Barbarosa

After filming, I purchased a limited-edition bronze of Willie Nelson in his Barbarosa role, created by then local sculptor and washtub bass player Richard O. Cook, complete with the hole from my bullet through the brim of his sombrero (near Willie’s left cheek).

May 17, 2023–(Note: Last week I wrote about my stint as an extra in the movie Barbarosa, filmed around Fredericksburg in 1980 and starring Willie Nelson and Gary Busey. On what was to be my last day on the set, the film crew hired me as a stand-in for actor Danny De La Paz. Now, the rest of the story…)

I soon learned what a movie stand-in did. For the next three weeks, I simply “stood” in the spot where the actor would perform his scene.

The crew would nail down a small rubber “T” to show me where to place my feet. I wore the exact same outfit as the actor. The crew held a tape measure from my nose to the lens, then stuck a light meter in front of my face. They even held up that “clapper” thing. It was just like a scene from those corny skits where they pretend to make a movie.
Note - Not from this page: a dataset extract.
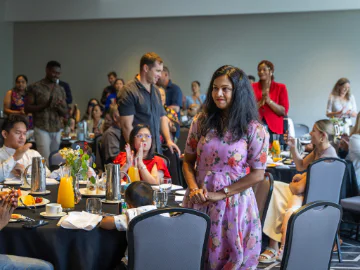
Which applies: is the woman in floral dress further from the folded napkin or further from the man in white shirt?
the man in white shirt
When every detail was set, the director (Fred Schepisi, who also directed Six Degrees of Separation) politely said, “Thank you, Phil,” which was my cue to take a seat while the real actor acted.

Of course my big moment was crouching in the tree and “shooting” Willie Nelson as he emerged from the bushes. The director – thinking of protecting De La Paz from injury -considered filming me jumping from the tree and running away. That would have raised me to “stunt man” pay grade, but De La Paz insisted he could handle the action.

Lasting impressions from my stint on the Hollywood merry-go-round? Making movies is boring. Most of my 10-hour day was sitting in a director’s chair while technicians set camera angles and focus, cleared brush, and scooped away horse manure. They even wrangled flies – can’t have insects buzzing around movie stars and microphones.

They shot each scene over and over and over, from different angles and with different action and with different inflections. They were thrilled to get three minutes of useable footage a day.

My performance was hardly Oscar worthy. In fact, after a month on the set as an extra and a stand-in, my screen time was exactly zero minutes.

My friends were less than impressed. At the movie’s premier, they quickly tired of hearing me say, “And in that scene I was sitting just off camera over there.”

In the end I got no credits, no screen time. But I did have one especially memorable moment.

It was the final day of shooting, and we were at the base of Enchanted Rock. My actor had no scene on this day, but the director called me over. “Phil, would you mind lying down over here?”

I eased back on the hard granite, squirming to get comfortable. The director tucked several small blankets under my back, and kept asking if I was comfortable. When I finally said I was, a figure hovered over me and blocked out the Texas sun. A gloved hand appeared above me, which I clasped as I was pulled to my feet. I moved to the side, squinting to see who had helped me up.

It was Willie Nelson. “Thanks, Phil,” he said, as he lay down in the spot I had prepared for him. Thank goodness he held no grudge from me trying to pop him off earlier in the week.

That was back in the days when Texas held the promise of being the next Hollywood, with its favorable tax and work laws, and a range of scenery from the coast to the piney woods to the llano estacado. But those dreams turned to tumbleweeds, as filmmakers fled to foreign lands like Louisiana and Michigan.

But I had my shot at a movie career. The studio held Barbarosa to a limited release, so it never played to a wide audience. After Barbarosa, my acting talents lay fallow for 30 years, until I was tapped as “man in bar” for a Fredericksburg Theater Company production.

There I was one of many, yet I knew that in that vast cast, I was the only one who had shot Willie Nelson.